-- begin Source extract --
Although short-lived, Yemen’s truce, brokered in April 2022, led to a period of relative calm. Many hoped that the thousands of child soldiers recruited by the different warring parties — reportedly 2,233 in the period from July 1, 2021, to December 31, 2022, alone would leave combat and return to finish their education.
Sadly, this has not been the case. A 2021 UN report, Education Disrupted, noted that former child soldiers were not returning to schools, partly because they lacked the support to do so. It noted “growing concern that if out-of-school children or those who have dropped out recently are not properly supported, they may never return to school.” This underlies the alarming, long-term effect of the recruitment of child soldiers on Yemeni society – robbing an entire generation of a future.
Recent reports suggest that the Houthi group (Ansar Allah) has been using the conflict in Gaza as a new opportunity to recruit children to its armed forces. It is essential to address this harmful practice. Although children in Yemen have been recruited by all warring factions, reports from local and international organizations indicate the recruitment of over ten thousand children by the Houthis as of 2021.
In Houthi-controlled territories, the 2022 truce was used as an opportunity to mobilize recruits, including children, often by force. Houthi officials have reportedly conducted field visits and recruitment campaigns, drumming up support for a new stage of the war. In late September 2023, a leading Houthi figure spoke to students at a school in Amran governorate, 50 kilometers north of Sana’a. In a widely circulated video posted on social media, the Houthi recruiter said he was searching for students who condemned supporters of the 1962 Yemeni Revolution and who were interested in protecting and guarding the country’s values and rectifying the loss of society’s moral compass. Many Yemenis celebrated the revolution’s anniversary as a show of defiance of Houthi rule, leading to a security crackdown.
-- end Source extract --
- Required actions:
a: In the passage on child recruitment in Yemen, starting at "Although short-lived, Yemen’s" and ending at "finish their education.", write that part out again with "child soldiers" replaced by "child combatants".
b: According to the passage on child recruitment in Yemen, how many children were reportedly recruited by the warring parties between July 1, 2021, and December 31, 2022?
-- begin Provided material --
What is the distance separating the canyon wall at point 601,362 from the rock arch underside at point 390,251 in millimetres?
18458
-- end Provided material --
- Answer set:
a:
Although short-lived, Yemen’s truce, brokered in April 2022, led to a period of relative calm. Many hoped that the thousands of child combatants recruited by the different warring parties — reportedly 2,233 in the period from July 1, 2021, to December 31, 2022, alone would leave combat and return to finish their education.

b: 2,233